• [WORK TO COMPLETE] Transcribe every one of the following lines with no changes at all.

Extracted data entries:
--------------------------------------------------
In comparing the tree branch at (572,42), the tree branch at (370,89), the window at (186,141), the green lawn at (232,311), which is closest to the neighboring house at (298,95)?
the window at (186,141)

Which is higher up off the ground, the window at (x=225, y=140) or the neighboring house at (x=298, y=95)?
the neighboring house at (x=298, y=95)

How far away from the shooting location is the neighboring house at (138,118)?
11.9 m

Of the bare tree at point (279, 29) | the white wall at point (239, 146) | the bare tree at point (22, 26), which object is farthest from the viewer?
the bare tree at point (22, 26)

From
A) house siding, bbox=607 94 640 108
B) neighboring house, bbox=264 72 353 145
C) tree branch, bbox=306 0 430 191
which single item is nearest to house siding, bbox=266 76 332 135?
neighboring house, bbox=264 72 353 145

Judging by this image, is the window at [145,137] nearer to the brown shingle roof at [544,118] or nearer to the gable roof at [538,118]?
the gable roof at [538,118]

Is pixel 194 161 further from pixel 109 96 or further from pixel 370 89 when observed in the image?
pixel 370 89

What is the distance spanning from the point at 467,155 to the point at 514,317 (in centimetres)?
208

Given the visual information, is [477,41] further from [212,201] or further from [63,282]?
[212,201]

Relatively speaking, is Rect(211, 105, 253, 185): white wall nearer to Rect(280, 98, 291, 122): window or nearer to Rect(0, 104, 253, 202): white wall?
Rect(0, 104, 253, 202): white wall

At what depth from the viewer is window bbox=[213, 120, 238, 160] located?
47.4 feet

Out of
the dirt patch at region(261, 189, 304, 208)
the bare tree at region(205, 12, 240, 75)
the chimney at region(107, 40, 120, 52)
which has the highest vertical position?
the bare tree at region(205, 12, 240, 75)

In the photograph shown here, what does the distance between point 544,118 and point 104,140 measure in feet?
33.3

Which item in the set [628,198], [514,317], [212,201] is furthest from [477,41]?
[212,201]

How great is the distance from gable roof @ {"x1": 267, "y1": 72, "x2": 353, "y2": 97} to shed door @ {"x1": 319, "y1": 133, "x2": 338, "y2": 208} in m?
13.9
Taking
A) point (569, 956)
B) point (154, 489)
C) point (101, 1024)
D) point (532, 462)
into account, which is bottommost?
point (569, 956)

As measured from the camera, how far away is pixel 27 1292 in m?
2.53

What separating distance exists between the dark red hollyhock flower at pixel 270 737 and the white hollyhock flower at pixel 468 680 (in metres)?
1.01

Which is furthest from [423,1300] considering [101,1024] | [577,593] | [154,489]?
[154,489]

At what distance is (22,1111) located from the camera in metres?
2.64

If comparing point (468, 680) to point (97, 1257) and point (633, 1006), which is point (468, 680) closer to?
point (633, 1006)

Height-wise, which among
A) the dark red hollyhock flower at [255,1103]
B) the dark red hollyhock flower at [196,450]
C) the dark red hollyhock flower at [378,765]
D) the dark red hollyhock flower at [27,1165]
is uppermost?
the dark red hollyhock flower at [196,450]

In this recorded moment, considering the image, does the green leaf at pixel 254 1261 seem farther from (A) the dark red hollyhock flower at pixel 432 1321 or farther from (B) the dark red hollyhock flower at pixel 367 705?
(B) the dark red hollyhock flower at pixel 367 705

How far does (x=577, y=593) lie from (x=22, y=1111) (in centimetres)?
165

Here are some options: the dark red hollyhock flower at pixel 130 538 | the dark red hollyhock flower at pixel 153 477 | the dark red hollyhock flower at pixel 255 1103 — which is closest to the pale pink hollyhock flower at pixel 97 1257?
--------------------------------------------------
• [TASK OUTPUT]
In comparing the tree branch at (572,42), the tree branch at (370,89), the window at (186,141), the green lawn at (232,311), which is closest to the neighboring house at (298,95)?
the window at (186,141)

Which is higher up off the ground, the window at (x=225, y=140) or the neighboring house at (x=298, y=95)?
the neighboring house at (x=298, y=95)

How far away from the shooting location is the neighboring house at (138,118)?
11.9 m

Of the bare tree at point (279, 29) | the white wall at point (239, 146) | the bare tree at point (22, 26), which object is farthest from the viewer?
the bare tree at point (22, 26)

From
A) house siding, bbox=607 94 640 108
B) neighboring house, bbox=264 72 353 145
C) tree branch, bbox=306 0 430 191
which single item is nearest to house siding, bbox=266 76 332 135?
neighboring house, bbox=264 72 353 145

Judging by this image, is the window at [145,137] nearer to the brown shingle roof at [544,118] or nearer to the gable roof at [538,118]?
the gable roof at [538,118]

Is pixel 194 161 further from pixel 109 96 or further from pixel 370 89 when observed in the image?
pixel 370 89

What is the distance spanning from the point at 467,155 to the point at 514,317 (in centimetres)?
208

Given the visual information, is [477,41] further from [212,201] or further from [63,282]?
[212,201]

Relatively speaking, is Rect(211, 105, 253, 185): white wall nearer to Rect(280, 98, 291, 122): window or nearer to Rect(0, 104, 253, 202): white wall?
Rect(0, 104, 253, 202): white wall

At what depth from the viewer is window bbox=[213, 120, 238, 160] located?
47.4 feet

Out of
the dirt patch at region(261, 189, 304, 208)
the bare tree at region(205, 12, 240, 75)
the chimney at region(107, 40, 120, 52)
which has the highest vertical position?
the bare tree at region(205, 12, 240, 75)

In the photograph shown here, what does the distance between point 544,118 and point 104,140 measure in feet?
33.3

Which item in the set [628,198], [514,317], [212,201] is furthest from [477,41]?
[212,201]

How great is the distance from gable roof @ {"x1": 267, "y1": 72, "x2": 353, "y2": 97} to shed door @ {"x1": 319, "y1": 133, "x2": 338, "y2": 208} in m?
13.9
Taking
A) point (569, 956)
B) point (154, 489)
C) point (101, 1024)
D) point (532, 462)
into account, which is bottommost?
point (569, 956)

As measured from the camera, how far away is pixel 27 1292 in m?
2.53

What separating distance exists between the dark red hollyhock flower at pixel 270 737 and the white hollyhock flower at pixel 468 680 (in metres)?
1.01

Which is furthest from [423,1300] considering [101,1024] | [577,593] | [154,489]?
[154,489]

At what distance is (22,1111) located from the camera in metres?
2.64

If comparing point (468, 680) to point (97, 1257) and point (633, 1006), which is point (468, 680) closer to?
point (633, 1006)

Height-wise, which among
A) the dark red hollyhock flower at [255,1103]
B) the dark red hollyhock flower at [196,450]
C) the dark red hollyhock flower at [378,765]
D) the dark red hollyhock flower at [27,1165]
is uppermost?
the dark red hollyhock flower at [196,450]

In this recorded moment, considering the image, does the green leaf at pixel 254 1261 seem farther from (A) the dark red hollyhock flower at pixel 432 1321 or farther from (B) the dark red hollyhock flower at pixel 367 705?
(B) the dark red hollyhock flower at pixel 367 705

How far does (x=577, y=593) lie from (x=22, y=1111) (in centimetres)?
165

Here are some options: the dark red hollyhock flower at pixel 130 538 | the dark red hollyhock flower at pixel 153 477 | the dark red hollyhock flower at pixel 255 1103 — which is closest to the pale pink hollyhock flower at pixel 97 1257?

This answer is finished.